Waking in the night, she checks the iPad. It’s charged.

She taps and scrolls, and at first she’s part disappointed and part relieved because there doesn’t seem to be anything on it that could give offer her a clue as to what’s happened.

That’s when she notices the sound file. It’s the only one in a voice memo app. It’s dated from late yesterday evening.

Sofia taps the play button and watches as a thin red line tracks across the screen under an audio graphic.

At first there’s silence, but a second or two later, Sofia hears a familiar voice.

“Where do you want me to start?” It’s a man’s voice and it sounds slurred and slow, like a drunken storyteller.

“What was it like being at the camp?”

Sofia recognizes both voices. The first is Ed Sadler; the second, her brother, Abdi. Hearing his recorded voice startles her.

“Harshek,” says Ed Sadler. He can hardly get the word out. He laughs and tries again. “Har-ti-sheik. I went to Hartisheik camp back in 1999. Nineteen ninety-nine was one of my first trips I made with Dan, or was it 1998? First or second, not sure, but anyway, 1999 was good because Fi came to meet me in Addis Ababa when I had some R&R and we went to visit those underground church things, you know? The early Christian churches?”

“How did you find conditions in the camp?” Abdi sounds very earnest, as if he’s aspiring to be a serious correspondent.

“Bad, very bad, so bad.” He’s snapping in and out of sounding very drunk and very sober. “They didn’t want the outside world to see what it was like in the camps, so visits were controlled. They did that to stop word getting out about what was happening to those people in Somalia. But you know, I’m so glad I persisted, and then Dan gave me my break. These are the sort of things you have to do and connections you have to make to get stories.”

“How long were you in the camp?” Abdi’s voice sounds small but very serious.

“Just two days. I made two visits on two days. It was amazing. Amazing people. So much tragedy, but so much humanity, too. I’d been in Somalia proper the previous year, front line, you know—flak jacket, helmet, the works, in the thick of it, bullets flying everywhere, very Black Hawk Down—so going to the camp was a continuation of that story, showing the place where people went when they’d fled that horror.”

“What was the worst thing about the visit?” Abdi says.

“The sadness, the hunger, thirst, malnutrition . . . the lack of hope.”

“And the best?”

“Well, you know, I was thinking when I was hanging the exhibition that the day of that football match was a great day. We were due to leave that evening, but the aid workers had hooked up a TV screen outside their office to show the Champions League Final. Manchester United versus Bayern Munich, a huge match, so we stayed to watch it. Amazing atmosphere, all the men gathered around the screen. Incredible sense of camaraderie.”

Ed Sadler breaks off into a big yawn. “Apologies, but I think I’m going to have to turn in. Few too many.”
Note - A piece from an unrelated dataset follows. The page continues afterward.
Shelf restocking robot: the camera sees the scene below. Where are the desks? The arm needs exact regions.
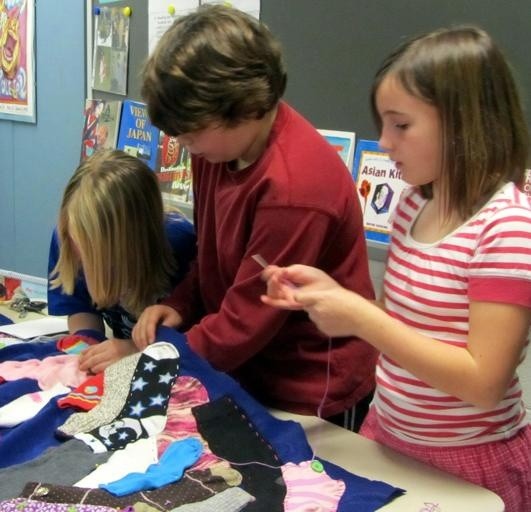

“You took a photograph of the men watching the game,” Abdi says. “I saw it at the gallery.”

“You’re right, I did.”

“What’s wrong with that man’s mouth?”

“The man with all the teeth sticking out?”

“Yes.”

“He has a cleft palate. It’s quite a common birth defect, and if you were born with it here, it would get operated on within days or weeks. That doesn’t happen in Somalia, especially if you’re from a rural community. There are very few facilities, and even if you can access one, you probably can’t afford to pay for the operation.”

“Did you talk to the people in the photo?”

“Not him, that’s for sure! I had to snatch that shot. He was a man who wouldn’t have wanted his picture taken. He was in a group of new arrivals and the aid workers suspected they were troublemakers. You can imagine that, right? That not everybody who arrives in the camps is a victim of the war. They said that he’d been part of a group who were responsible for many atrocities back in Somalia. It wasn’t too difficult for men like him to slip in and out of the camps and across borders. Nobody had papers, and desperate people were arriving every day in huge numbers.”

“So you didn’t learn their names?” Abdi asks.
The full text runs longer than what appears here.